En el marco del Estado social, resulta de todo punto inaceptable que las pensiones deban ser financiadas exclusivamente mediante cotizaciones sociales. El artículo 50 de la Constitución Española afirma: “Los poderes públicos garantizarán, mediante pensiones adecuadas y periódicamente actualizadas, la suficiencia económica a los ciudadanos durante la tercera edad”. Son, por tanto, todos los recursos del Estado los que tienen que hacer frente a la totalidad de los gastos de ese Estado, también a las pensiones. La separación entre Seguridad Social y Estado es meramente administrativa y contable pero no económica, y mucho menos política; es más, tiene mucho de convencional, como lo prueba el hecho de que la sanidad y otros tipos de prestaciones que antes se imputaban a la Seguridad Social hoy se integren en los presupuestos del Estado o en los de las Comunidades Autónomas.

Desde esta óptica, la sostenibilidad de las pensiones es un problema ficticio, al menos como problema distinto del de la economía nacional, y solo dependerá de la voluntad política de mantener una presión fiscal adecuada. La sociedad cuenta y contará con recursos suficientes a no ser que gobiernos incompetentes conviertan en crónica la crisis actual. Poco importan la pirámide de población y la esperanza de vida. La cuestión no radica en cuántos son los que producen, sino en cuánto es lo que se produce. Cien trabajadores pueden producir lo mismo que mil si su productividad es diez veces superior, de tal modo que los que cuestionan la viabilidad de las pensiones públicas cometen un gran error al basar sus argumentos únicamente en la relación del número de trabajadores por pensionistas pues, aun cuando esta proporción se reduzca en el futuro, lo producido por cada trabajador será mucho mayor. (Véase en este mismo diario digital mi artículo del pasado 17 de abril).
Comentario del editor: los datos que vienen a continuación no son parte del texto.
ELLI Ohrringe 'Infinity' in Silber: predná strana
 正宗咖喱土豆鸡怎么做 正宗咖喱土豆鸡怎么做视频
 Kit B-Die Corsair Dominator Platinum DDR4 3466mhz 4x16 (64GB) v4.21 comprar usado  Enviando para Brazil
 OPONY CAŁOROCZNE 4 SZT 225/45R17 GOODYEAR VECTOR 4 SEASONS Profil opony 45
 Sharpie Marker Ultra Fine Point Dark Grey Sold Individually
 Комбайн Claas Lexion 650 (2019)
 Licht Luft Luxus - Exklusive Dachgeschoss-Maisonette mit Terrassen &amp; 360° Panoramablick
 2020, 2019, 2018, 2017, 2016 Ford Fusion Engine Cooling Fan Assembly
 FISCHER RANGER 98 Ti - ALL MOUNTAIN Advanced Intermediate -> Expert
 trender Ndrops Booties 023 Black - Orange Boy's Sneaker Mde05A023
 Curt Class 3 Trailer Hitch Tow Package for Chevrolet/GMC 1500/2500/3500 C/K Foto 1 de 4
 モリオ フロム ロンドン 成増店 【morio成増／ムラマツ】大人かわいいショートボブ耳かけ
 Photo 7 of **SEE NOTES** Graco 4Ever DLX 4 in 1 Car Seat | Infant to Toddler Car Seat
Los llamados expertos nos han obsequiado con una fórmula polinómica a la que denominan factor de sostenibilidad, que solo induce a la confusión. Recuerda aquella que el chiquito de Harvard se inventó hace ya casi treinta años para aplicar a las rentas familiares en el IRPF. Y es que los que se creen expertos son así. La cuestión infundiría risa si no fuese tan trágica. Para plantear un factor de sostenibilidad no tienen por qué retorcerse tanto. La regla puede ser infinitamente más sencilla: que la actualización de las pensiones se efectúe de acuerdo con la variación de la renta per cápita (por supuesto, en términos nominales). Esa sí que sería una reforma justa y, además, perfectamente sostenible siempre que estemos dispuestos a mantener un sistema fiscal con la suficiencia y la progresividad adecuadas.